Le premier leader du Mouvement de libération nationale des Comores (Molinaco), Abdou Bakari Boina, est originaire de Kuwa ya Mitsamihuli. Il est né en 1937 d’un père, cheikh de la confrérie chadhouliyi de Mitsamihuli et d’une mère de Kuwa. Après ses études primaires effectuées à Mitsamihuli, il entre, en 1952, à l’Ecole régionale de Mitsamihuli sous le statut “d’enfant indigent”.
Issu d’une famille modeste, le jeune Abdou Bakari Boina ne réunissait pas les conditions requises sur le plan social pour accéder à cette Ecole régionale dans laquelle, en ce début des années 1950, il n’y avait que les classes de 7ème, 6ème, 5ème et 4ème.
Pour être exempté de l’obligation du trousseau complet, le jeune Abdou Bakari Boina a dû rédiger une lettre à l’attention des autorités coloniales établies à l’époque à Mayotte, dans laquelle il déclarait son statut d’enfant indigent.
Après l’accord ainsi obtenu, Abdou Bakari Boina a pu ainsi accéder à l’internat du collège en ayant en tout et pour tout 2 chemises et 2 culottes courtes.
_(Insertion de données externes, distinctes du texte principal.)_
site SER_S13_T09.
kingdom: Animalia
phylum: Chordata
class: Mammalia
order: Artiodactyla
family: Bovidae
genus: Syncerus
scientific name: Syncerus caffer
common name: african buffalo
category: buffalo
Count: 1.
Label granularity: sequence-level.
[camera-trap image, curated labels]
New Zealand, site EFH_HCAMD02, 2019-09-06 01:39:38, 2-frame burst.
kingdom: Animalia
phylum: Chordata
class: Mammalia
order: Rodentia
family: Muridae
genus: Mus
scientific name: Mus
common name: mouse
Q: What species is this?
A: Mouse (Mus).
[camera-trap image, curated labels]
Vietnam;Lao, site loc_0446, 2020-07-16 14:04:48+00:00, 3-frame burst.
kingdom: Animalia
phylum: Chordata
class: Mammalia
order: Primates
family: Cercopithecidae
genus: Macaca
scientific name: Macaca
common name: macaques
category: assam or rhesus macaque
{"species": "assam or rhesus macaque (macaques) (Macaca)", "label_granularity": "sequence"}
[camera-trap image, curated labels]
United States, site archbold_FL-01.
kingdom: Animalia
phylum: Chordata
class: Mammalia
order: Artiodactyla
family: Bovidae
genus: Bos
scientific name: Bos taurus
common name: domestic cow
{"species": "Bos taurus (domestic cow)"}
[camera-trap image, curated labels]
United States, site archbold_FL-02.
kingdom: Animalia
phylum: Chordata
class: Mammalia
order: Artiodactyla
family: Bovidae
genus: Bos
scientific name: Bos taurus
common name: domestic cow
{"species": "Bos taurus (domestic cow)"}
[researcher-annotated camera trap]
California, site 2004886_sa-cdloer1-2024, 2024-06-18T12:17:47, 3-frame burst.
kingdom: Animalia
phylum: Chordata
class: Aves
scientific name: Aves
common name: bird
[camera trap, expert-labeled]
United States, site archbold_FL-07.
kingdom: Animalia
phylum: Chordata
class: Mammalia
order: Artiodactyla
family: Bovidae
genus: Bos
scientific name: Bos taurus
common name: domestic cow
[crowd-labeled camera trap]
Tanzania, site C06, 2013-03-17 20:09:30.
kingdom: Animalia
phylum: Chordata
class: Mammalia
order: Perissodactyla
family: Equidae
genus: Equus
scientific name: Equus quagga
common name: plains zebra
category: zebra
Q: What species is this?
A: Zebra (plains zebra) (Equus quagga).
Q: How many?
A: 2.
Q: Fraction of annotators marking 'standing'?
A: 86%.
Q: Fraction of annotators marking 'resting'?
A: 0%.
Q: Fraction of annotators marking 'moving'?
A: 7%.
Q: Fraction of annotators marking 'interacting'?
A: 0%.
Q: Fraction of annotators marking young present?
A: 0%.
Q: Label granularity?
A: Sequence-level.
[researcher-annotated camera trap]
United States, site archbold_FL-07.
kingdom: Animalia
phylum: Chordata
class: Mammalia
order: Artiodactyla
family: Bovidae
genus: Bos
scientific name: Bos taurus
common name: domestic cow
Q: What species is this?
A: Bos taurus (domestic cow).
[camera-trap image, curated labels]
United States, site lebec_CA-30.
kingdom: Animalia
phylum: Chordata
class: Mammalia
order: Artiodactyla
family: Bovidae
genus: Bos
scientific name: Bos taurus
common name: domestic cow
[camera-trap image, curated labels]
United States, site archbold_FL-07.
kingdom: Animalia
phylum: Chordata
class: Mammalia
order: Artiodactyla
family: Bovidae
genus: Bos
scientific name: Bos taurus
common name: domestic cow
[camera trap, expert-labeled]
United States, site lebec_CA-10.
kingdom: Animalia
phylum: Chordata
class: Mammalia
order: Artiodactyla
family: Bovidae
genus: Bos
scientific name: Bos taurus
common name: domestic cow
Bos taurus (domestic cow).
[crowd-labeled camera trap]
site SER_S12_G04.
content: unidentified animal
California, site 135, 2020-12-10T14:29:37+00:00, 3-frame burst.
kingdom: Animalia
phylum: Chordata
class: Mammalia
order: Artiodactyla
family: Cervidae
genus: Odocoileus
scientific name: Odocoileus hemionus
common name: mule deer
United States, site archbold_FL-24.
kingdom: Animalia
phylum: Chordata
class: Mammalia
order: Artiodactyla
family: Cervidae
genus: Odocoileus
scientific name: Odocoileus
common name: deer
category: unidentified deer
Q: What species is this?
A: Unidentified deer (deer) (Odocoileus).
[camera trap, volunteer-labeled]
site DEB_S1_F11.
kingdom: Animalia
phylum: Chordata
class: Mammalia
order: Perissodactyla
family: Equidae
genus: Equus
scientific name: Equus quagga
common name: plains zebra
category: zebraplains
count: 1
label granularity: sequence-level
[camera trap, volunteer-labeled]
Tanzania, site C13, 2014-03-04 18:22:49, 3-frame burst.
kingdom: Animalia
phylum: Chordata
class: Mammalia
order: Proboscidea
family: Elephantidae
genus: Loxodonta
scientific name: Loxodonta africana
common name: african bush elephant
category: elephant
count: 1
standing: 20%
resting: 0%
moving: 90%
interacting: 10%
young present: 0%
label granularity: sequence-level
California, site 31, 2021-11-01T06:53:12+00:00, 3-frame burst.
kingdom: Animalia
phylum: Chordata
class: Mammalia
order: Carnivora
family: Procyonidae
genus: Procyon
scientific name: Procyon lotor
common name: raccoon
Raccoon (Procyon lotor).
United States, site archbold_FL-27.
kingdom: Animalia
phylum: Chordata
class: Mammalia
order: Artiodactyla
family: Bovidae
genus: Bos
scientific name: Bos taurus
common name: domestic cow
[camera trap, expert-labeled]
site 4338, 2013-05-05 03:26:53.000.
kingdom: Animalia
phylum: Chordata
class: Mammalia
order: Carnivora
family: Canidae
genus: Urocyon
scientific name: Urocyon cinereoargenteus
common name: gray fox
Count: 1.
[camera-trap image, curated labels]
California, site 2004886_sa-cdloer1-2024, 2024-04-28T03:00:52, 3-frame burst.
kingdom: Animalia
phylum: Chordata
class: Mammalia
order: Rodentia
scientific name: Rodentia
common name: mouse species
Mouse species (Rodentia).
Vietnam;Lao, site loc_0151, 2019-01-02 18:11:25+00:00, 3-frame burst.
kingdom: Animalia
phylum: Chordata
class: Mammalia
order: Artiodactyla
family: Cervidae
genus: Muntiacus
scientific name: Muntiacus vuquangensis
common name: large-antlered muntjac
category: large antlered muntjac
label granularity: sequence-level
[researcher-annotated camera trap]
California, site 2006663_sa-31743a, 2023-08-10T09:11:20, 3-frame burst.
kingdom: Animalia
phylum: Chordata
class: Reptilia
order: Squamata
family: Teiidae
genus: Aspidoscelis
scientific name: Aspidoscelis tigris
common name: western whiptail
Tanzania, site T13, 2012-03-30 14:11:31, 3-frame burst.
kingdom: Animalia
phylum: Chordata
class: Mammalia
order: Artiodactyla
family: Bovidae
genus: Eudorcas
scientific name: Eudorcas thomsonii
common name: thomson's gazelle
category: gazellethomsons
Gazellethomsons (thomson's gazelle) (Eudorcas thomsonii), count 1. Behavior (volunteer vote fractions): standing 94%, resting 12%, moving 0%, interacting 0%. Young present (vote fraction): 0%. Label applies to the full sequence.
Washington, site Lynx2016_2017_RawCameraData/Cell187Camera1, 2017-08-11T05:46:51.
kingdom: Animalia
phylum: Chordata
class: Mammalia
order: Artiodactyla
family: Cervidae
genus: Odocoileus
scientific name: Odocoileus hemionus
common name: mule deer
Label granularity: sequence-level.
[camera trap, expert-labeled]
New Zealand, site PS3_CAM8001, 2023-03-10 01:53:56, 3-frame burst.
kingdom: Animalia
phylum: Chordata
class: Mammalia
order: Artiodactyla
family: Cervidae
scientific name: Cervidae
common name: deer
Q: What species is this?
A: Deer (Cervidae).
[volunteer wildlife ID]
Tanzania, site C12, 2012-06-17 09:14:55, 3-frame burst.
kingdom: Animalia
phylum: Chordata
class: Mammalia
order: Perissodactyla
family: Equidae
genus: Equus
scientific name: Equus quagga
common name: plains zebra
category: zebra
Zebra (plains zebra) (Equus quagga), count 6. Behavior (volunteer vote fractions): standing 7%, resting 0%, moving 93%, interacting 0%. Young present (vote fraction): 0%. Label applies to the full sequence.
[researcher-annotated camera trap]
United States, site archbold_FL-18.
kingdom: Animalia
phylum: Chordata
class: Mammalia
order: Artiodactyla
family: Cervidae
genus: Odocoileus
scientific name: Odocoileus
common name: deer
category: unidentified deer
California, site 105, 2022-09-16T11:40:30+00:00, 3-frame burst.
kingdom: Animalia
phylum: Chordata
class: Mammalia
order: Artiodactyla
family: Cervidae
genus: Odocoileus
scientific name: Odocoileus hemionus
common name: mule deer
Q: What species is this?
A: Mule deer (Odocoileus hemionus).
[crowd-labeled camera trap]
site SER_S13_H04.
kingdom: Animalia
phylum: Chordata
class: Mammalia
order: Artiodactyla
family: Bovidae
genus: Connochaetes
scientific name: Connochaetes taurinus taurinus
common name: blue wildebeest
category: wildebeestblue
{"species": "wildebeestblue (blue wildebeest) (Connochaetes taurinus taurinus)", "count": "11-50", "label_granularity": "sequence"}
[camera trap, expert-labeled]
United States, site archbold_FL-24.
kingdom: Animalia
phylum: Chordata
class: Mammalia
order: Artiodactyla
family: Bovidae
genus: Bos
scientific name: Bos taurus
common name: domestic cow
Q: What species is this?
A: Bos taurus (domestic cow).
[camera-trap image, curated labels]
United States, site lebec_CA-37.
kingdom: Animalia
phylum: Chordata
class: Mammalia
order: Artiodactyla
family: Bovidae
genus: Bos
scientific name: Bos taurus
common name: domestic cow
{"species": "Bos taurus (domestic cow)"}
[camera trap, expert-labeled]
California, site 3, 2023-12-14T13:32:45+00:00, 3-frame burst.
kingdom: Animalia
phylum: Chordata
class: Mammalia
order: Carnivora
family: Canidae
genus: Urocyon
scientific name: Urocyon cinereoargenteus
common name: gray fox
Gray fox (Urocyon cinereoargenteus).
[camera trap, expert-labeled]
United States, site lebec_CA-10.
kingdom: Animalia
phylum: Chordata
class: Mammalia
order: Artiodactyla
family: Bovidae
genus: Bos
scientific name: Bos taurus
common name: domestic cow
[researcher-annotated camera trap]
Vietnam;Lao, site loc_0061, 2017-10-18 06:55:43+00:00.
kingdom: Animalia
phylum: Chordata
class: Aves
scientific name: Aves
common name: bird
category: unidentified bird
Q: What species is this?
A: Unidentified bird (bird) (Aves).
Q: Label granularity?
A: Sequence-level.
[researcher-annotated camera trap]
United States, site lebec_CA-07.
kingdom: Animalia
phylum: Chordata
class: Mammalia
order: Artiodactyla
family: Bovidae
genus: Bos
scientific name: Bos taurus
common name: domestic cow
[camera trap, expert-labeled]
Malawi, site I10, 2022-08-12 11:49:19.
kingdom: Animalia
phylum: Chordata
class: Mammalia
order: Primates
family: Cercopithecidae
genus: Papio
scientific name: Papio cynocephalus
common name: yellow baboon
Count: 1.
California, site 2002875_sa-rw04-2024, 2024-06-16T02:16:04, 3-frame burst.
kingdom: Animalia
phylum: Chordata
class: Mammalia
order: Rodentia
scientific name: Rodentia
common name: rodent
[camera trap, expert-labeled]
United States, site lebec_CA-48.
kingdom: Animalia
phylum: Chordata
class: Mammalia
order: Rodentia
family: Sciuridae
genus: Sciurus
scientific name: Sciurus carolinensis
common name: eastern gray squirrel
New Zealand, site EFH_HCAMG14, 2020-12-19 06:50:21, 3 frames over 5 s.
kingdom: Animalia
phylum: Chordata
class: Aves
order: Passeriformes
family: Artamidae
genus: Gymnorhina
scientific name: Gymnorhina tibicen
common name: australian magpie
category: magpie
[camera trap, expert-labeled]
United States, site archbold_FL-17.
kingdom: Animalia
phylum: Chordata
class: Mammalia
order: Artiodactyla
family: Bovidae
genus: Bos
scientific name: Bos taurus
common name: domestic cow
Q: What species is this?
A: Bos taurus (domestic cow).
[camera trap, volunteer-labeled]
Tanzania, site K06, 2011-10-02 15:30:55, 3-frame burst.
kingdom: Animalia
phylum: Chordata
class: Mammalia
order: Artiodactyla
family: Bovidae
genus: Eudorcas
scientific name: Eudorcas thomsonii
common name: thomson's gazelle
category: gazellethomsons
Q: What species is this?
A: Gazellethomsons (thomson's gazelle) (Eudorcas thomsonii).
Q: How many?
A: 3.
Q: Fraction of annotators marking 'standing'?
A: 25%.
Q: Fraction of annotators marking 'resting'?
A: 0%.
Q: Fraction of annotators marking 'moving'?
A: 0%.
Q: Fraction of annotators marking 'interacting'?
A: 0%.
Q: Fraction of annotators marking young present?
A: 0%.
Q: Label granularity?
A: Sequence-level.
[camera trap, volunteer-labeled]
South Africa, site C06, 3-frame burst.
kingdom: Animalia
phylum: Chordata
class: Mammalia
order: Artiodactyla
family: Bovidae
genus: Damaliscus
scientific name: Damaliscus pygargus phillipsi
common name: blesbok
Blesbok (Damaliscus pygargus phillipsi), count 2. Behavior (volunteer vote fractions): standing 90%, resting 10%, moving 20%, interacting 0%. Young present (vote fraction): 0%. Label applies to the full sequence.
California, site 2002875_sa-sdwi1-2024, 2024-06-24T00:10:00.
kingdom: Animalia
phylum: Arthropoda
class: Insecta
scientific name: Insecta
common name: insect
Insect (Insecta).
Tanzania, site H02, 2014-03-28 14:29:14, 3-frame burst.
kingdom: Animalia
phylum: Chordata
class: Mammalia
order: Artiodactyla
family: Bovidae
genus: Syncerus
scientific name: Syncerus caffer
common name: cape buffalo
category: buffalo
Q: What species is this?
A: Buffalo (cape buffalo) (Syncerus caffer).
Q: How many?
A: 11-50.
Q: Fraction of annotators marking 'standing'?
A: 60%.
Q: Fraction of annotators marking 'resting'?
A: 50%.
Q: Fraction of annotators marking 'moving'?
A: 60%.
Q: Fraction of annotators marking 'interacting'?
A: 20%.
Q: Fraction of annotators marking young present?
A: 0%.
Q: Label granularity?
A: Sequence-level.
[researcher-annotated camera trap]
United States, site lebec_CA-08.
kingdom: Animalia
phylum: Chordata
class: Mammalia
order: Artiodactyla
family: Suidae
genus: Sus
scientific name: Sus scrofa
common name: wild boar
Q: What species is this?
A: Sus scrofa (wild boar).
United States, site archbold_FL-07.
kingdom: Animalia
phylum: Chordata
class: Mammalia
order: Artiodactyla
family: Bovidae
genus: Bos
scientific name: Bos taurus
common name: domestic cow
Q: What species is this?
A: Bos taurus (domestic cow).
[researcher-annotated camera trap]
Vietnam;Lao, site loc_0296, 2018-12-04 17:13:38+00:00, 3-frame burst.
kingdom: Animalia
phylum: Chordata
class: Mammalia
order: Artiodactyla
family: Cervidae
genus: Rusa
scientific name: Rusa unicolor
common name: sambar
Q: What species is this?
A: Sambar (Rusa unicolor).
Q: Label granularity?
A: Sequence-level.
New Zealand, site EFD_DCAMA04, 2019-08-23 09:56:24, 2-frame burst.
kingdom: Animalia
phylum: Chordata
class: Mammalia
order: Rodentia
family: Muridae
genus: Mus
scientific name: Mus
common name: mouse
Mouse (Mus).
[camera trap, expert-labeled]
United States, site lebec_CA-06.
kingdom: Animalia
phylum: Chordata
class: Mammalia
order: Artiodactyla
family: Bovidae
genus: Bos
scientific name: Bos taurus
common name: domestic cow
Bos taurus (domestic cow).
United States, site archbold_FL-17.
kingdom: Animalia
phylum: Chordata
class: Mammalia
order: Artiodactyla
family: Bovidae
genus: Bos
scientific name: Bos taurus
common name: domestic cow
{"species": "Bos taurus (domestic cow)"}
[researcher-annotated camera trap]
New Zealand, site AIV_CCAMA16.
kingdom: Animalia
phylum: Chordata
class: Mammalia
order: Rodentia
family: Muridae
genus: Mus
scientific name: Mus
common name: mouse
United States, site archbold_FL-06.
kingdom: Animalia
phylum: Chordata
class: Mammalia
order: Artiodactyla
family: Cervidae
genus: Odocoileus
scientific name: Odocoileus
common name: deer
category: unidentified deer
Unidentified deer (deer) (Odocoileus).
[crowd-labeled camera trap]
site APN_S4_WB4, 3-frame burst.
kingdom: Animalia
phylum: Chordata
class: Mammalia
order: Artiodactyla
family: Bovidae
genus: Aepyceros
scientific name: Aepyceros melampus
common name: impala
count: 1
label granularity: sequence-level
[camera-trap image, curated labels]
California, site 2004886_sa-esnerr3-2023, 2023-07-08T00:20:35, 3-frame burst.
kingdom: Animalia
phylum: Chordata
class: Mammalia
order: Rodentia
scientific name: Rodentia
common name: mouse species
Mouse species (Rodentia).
Le jeune Abdou Bakari était de la même promotion qu’Ali Ahmed Bacar, Mohamed Fazul, Jean Mchangama, Abdérémane Said Omar, Mohamed Rachid, Said Ali Youssouf, Ahmed Ben Cheikh et Said Omar Mansour, entre autres.
Abdou Bakari Boina a été un élève très brillant qui a occupé de la 7ème à la 4ème la place de premier de la classe. Pour la classe de troisième, le jeune homme va quitter les Comores, en 1955, pour Madagascar, plus précisément à Majunga. En 1958, il retournera aux Comores avec dans sa poche une proposition d’affectation à l’école de Bangwa Kuni qui venait d’ouvrir ses portes. Le jeune instituteur auréolé de ses diplômes, est empêché in extrémis d’exercer son métier par la population de la ville de Bangwa Kuni sous prétexte que les enfants du village “ne pouvaient pas recevoir un enseignement de la part d’un natif d’un petit village de la région”.
Molinaco
Ainsi, il sera envoyé à Moya, à Ndzuani où il a pu débuter son métier d’enseignant. Il y est resté en poste durant deux ans. Son départ de Moya a été souhaité par les représentants de la Société coloniale. Abdou Bakari Boina avait commis un crime de lèse- majesté en aidant les paysans de la région à écrire une lettre dénonçant les pratiques des sociétés coloniales et réclamant un meilleur traitement.
En 1960, Abdou Bakari Boina revient à Ngazidja où il est affecté à l’école de Ntsudjini. Il va se faire remarquer, à nouveau, pour son activisme et ses tournées dans les villages de l’Itsandra pour inciter les jeunes villageois à s’inscrire à l’école de Ntsudjini. Cette campagne de sensibilisation pour l’inscription des enfants à l’école (des blancs) lui valut la grogne et le courroux des grands notables de la ville qui voyaient en l’inscription d’enfants issus de milieux modestes, une menace de l’ordre établi.
Durant son séjour à Ntsudjini, il côtoie le jeune Ali Soilihi, un des animateurs de l’Association de la jeunesse des Comores (Ajc) dont la philosophie de base était l’éveil des consciences des comoriens. Après plusieurs contestations de la part des autorités de la région d’Itsandra auprès des autorités locales et coloniales, les notables de Ntsudjini finissent par avoir le dessus et obtiennent l’affectation du jeune instituteur “offensant”. En octobre 1961, Abdou Bakari Boina est renvoyé dans une école de sa région natale, en l’occurrence l’école primaire de Wela.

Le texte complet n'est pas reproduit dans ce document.